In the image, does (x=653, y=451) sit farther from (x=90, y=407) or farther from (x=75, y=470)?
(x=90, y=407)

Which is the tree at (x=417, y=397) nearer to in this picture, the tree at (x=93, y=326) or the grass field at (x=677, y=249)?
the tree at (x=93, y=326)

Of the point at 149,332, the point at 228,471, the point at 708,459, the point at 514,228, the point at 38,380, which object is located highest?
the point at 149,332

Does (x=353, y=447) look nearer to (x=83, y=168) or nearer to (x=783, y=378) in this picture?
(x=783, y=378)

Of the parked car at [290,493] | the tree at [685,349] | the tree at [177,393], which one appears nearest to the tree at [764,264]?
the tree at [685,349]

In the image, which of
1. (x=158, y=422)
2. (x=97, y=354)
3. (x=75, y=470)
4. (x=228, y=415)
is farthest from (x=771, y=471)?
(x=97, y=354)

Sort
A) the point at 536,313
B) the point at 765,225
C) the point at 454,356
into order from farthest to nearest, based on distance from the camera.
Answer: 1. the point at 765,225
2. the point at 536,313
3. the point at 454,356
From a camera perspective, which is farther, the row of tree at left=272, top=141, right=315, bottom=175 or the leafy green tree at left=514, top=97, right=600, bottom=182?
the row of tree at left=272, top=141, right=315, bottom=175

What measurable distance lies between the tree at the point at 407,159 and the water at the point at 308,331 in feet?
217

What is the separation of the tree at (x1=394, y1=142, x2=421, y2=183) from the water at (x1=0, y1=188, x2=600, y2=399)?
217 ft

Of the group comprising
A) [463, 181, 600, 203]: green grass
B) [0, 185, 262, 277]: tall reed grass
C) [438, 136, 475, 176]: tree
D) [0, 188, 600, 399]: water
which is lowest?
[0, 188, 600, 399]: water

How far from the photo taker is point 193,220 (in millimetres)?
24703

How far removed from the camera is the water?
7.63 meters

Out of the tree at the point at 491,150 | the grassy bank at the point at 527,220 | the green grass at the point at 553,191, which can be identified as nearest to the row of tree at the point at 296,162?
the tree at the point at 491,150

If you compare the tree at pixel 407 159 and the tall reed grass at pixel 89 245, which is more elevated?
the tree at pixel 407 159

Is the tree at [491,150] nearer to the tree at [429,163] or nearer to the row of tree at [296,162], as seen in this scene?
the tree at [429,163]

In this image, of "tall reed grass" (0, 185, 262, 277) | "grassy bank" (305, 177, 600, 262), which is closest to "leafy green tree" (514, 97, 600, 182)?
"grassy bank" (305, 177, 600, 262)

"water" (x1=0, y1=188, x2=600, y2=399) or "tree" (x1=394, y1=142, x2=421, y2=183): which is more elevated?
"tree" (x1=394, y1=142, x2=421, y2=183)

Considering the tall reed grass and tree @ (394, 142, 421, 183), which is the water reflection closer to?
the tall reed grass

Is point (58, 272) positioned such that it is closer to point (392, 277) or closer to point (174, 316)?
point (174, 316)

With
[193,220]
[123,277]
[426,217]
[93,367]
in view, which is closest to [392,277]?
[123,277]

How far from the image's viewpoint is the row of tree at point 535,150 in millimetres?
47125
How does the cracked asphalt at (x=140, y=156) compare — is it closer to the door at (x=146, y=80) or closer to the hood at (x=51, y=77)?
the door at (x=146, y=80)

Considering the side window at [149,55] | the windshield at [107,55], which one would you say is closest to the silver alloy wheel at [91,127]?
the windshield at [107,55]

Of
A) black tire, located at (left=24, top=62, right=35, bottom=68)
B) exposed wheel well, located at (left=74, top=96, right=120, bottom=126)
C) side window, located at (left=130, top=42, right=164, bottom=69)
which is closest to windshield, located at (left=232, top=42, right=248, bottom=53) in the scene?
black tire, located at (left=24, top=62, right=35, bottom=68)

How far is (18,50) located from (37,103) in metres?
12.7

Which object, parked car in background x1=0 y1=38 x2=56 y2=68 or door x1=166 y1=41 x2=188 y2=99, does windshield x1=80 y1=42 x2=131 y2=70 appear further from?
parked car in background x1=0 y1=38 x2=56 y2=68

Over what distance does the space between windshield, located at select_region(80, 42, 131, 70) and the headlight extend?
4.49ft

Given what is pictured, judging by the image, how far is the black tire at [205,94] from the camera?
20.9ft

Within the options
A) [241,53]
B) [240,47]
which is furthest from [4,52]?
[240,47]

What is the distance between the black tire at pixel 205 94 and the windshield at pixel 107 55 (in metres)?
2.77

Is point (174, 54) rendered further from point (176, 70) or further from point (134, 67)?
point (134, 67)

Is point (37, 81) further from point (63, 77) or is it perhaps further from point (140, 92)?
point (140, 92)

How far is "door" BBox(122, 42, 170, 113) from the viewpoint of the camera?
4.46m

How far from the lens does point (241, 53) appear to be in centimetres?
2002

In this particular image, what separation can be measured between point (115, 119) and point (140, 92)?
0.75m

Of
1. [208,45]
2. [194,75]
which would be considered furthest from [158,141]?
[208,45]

══════════

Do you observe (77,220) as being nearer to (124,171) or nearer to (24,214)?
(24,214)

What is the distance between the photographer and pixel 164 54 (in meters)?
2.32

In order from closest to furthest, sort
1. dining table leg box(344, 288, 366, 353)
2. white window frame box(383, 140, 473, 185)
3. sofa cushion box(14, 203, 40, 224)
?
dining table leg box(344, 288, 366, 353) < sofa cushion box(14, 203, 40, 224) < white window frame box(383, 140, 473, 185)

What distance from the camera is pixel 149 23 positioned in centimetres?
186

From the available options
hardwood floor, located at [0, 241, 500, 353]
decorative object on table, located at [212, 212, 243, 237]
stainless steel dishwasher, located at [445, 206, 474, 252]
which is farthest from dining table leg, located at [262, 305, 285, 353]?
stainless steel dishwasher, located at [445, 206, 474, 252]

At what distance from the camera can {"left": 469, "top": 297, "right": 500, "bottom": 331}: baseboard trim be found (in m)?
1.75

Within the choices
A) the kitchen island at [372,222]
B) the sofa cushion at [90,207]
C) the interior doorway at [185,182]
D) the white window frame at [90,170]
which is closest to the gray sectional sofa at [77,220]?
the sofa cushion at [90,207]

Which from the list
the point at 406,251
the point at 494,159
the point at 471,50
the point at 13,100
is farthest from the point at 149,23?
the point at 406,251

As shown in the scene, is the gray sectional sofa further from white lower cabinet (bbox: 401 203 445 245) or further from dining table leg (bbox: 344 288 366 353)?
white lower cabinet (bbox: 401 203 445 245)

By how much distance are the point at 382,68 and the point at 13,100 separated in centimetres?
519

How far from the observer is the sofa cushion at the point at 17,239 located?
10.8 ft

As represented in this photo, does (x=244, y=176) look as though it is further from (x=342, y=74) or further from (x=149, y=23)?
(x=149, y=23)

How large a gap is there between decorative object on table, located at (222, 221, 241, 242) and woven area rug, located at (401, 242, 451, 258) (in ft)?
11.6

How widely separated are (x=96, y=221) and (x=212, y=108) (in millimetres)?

══════════

## AIM
From the listing above, pull out every line that contains the word "positioned", matching case exactly.

## ANSWER TO THE TASK
Is point (58, 272) positioned such that it is closer to point (392, 277) or closer to point (174, 316)?
What distance from the camera is pixel 149 23 positioned in centimetres?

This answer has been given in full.